[EXTRACT]:
“Each of us is an argument. […] All the choices we’ve made, accidentally or on purpose, in creating our histories/narratives have also made us arguments, or, I should go on to say, sets of congruent arguments, or in some instances, sets of conflicting arguments.”
-Jim W. Corder “Argument as Emergence, Rhetoric as Love” (18)
For scholars in rhetoric and composition, the Obama presidency has been a pedagogical godsend. If you’re addressing the ancient style vs. substance or rhetoric vs.realitytopoi, you can just Google these familiar pairs, along with “Obama,” to find an embarrassment of riches.1 If you want to demonstrate the importance of multimodal writing, you might observe that the President “won the election for many reasons, among which was [his]writing—his two books, his eloquent speeches, his graphic posters, his emails with embedded video, and his text messages” (Yancey 317). If you want to discuss the importance of revision, you could show this photo of the President’s process:
But the real lesson of Obama’s rhetoric is captured by the topos of consilience-coherence, which I borrow from one of the earliest scholarly examinations of Obama’s speeches: David A. Frank and Mark Lawrence MacPhail’s analysis of Obama’s 2004 Democratic National Convention (DNC) address (transcript and video). Though co-authors, Frank and MacPhail differ in their interpretations of the DNC speech. Frank feels the speech—which launched Obama into the national consciousness—offers consilience, a rhetoric “in which disparate members of a composite audience are invited to ‘jump together’ out of their separate experiences in favor of a common set of values or aspirations” (572). MacPhail, on the other hand, argues that Obama’s version of consilience erases coherence, “a conscious understanding and integration of difference in order to transform division” (572). Coherence, in other words, demands an honest discussion of America’s racist past, a discussion which, according to MacPhail, Obama studiously avoids in the DNC speech (573). MacPhail might be open to the consilienceFrank perceives, but not at the price of a historical whitewash.2 So divided are the authors on this question that they elect to “write together separately,” each presenting his argument alongside the other rather than trying to unify them (573).

[MATERIAL SUPPLIED]:
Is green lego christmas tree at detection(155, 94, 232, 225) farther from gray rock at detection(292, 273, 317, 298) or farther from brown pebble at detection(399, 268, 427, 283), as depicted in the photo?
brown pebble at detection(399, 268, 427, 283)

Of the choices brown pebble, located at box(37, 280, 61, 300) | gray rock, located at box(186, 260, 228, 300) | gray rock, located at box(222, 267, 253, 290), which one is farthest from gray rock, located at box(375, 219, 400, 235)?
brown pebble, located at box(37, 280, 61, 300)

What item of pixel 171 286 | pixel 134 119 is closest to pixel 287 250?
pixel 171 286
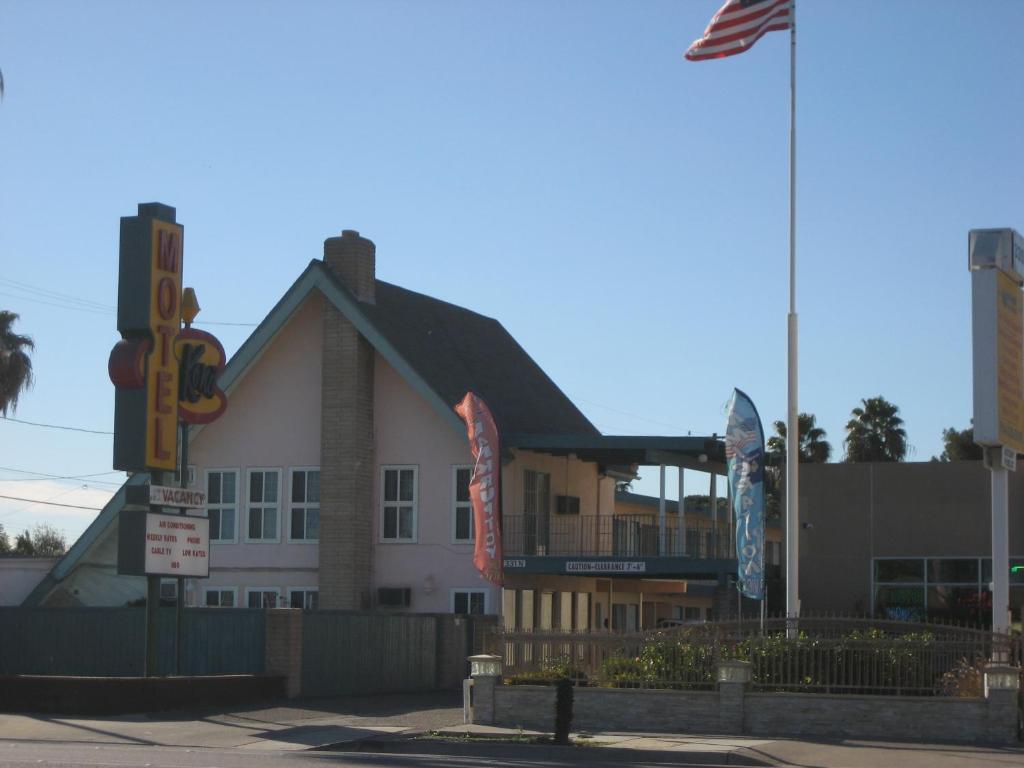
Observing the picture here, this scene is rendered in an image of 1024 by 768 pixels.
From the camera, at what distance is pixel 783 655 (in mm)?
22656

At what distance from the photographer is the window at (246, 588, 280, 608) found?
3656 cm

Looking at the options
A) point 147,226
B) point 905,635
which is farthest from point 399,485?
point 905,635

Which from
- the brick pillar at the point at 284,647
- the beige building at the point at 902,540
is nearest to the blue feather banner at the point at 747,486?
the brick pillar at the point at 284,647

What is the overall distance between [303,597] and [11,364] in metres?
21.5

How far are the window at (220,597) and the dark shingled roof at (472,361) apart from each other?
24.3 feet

[BRIEF]:
Answer these questions on the passage about Obama's rhetoric.
(a) According to the quotation from Yancey, what was among the reasons the President won the election?
(b) Which 2004 address by Obama did Frank and MacPhail analyze?
(c) Because they were so divided, what did Frank and MacPhail elect to do?
Answer from the text alone.

[THE REPLY]:
(a) His writing: his two books, eloquent speeches, graphic posters, emails with embedded video, and text messages.
(b) His 2004 Democratic National Convention (DNC) address.
(c) They elected to "write together separately," each presenting his argument alongside the other rather than trying to unify them.